Ich habe stark gekürzt und etwas aus dem Zusammenhang herausgerissen zitiert, um die drei Zeilen einzuhalten. Man kann den kompletten Text in dem Buch auf Seite 48 nachlesen.

Dieses zeigt zugleich, dass die Wendung mit "lernen" in bestimmten Sprachbereichen geläufig ist, ohne dass ein Gefühl eines Fehlers entsteht, als auch, dass in anderen Gebieten eine sehr geringe Toleranz gegen Abweichungen besteht.

Stoiber kommt einfach ebenfalls aus einer Gegend, in der "lernen" ein Synonym für "Lehren" sein kann. 

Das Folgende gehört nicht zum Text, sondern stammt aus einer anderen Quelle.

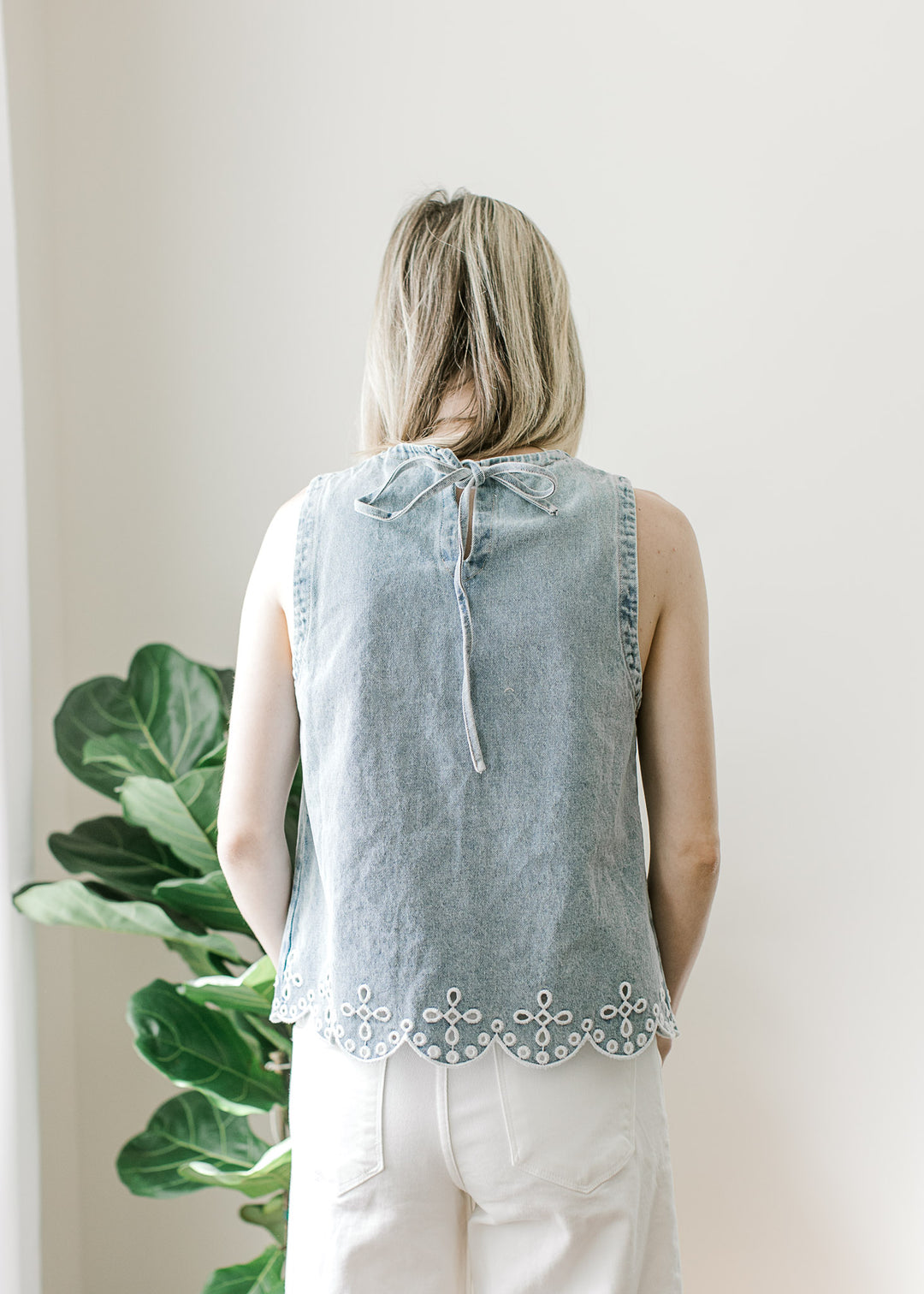 Back view of Model wearing a light wash sleeveless top with scalloped hem and tie keyhole.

Bei "Lernen" im Sinne von "Lehren" wird in diesem Fall ganz selbstverständlich der Dativ verwendet.

Meinunger weist darauf hin, dass der doppelte Akkusativ (ich lehre es ihn) in der deutschen Sprache sehr selten ist und wie ein Fremdkörper wirkt.




> Ich schrieb: _Es tritt auch in der englischen Sprache auf. "I learn him" ..._
> Whodunit schrieb: _Richtig, aber dort dürfte es ebenso klingen wie "ich lerne ihm ..."_


 
Dem kann ich zustimmen. Ich nehme an, auch in Englisch hängt es davon ab, was man gelernt hat. Für mich klingt beides gut, bei anderen drehen sich die Zehennägel beim Lesen nach innen.


----------



## berndf

Wir hatte zu _lernen/lehren_ einen Thread im EHL forum. Der könnte Dich interessieren.


----------



## Hutschi

Vielen Dank, das ist sehr interessant.


----------



## Hutschi

Hallo, ich hatte schon leichte Zweifel an der Verwendung lehren=lernen. Aber es tritt auch außerhalb vom Dialekt auf.
Die Sendung war nicht im Dialekt.

mdr um Vier:

"Die (Wölfe) lernen ihrem Nachwuchs das Springen ..."

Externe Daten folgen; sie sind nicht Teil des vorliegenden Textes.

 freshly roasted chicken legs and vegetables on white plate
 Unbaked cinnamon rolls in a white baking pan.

Umgangssprachlich, im Wesentlichen standarddeutsche Aussprache.


Der Artikel hier ist schon alt, aber ich mache mir immer noch Gedanken. 
Es ist Nichtstandard-Sprache, aber keineswegs falsch. Und es wird immer nooch verwendet. (Meine Eltern haben es ausschließlich statt "lehren" verwendet.)


----------



## Kajjo

Hutschi said:


> "Die (Wölfe) lernen ihrem Nachwuchs das Springen ..."


Das war es ein dialektbedingter Fehler in der (angenäherten) Standardsprache. Oder einfach mangelnde Sprachbeherrschung.



Hutschi said:


> aber keineswegs falsch.


Doch, das ist falsch. Extrem falsch sogar, mir stellen sich alle Nackenhaare auf.


----------



## Hutschi

Wörterbuchnetz - Deutsches Wörterbuch von Jacob Grimm und Wilhelm Grimm



> unser lernen ist somit passiv zu lehren, es hat diesen charakter bis heute wol vorwiegend, aber nicht uneingeschränkt bewahrt (vergl. unten II, 2), *wie auch die bedeutung von lehren in die von lernen übergeschwankt hat. *




Wörterbuchnetz - Deutsches Wörterbuch von Jacob Grimm und Wilhelm Grimm



> 14)
> 
> 
> 
> 
> 
> 
> lehren für das passive lernen (wie sich umgekehrt für das active lehren lernen findet,
> 
> 
> 
> s. unter letzterem), entwickelt sich verhältnismäszig spät, aber sehr allgemein, es findet sich nicht nur im hd., sondern selbst im späten altnord. læra
Click to expand...


Es mag standardsprachlich falsch sein. aber es ist eine schon alte Form.
Es liegt keinesfalls an Dummheit und Unvermögen, dass die Form verwendet wird, also auch nicht an mangelnder Sprachbeherrschung. 

Ich kenne niemanden, der in umgangssprachlichen Situationen ausschließlich Standarddeutsch spricht. 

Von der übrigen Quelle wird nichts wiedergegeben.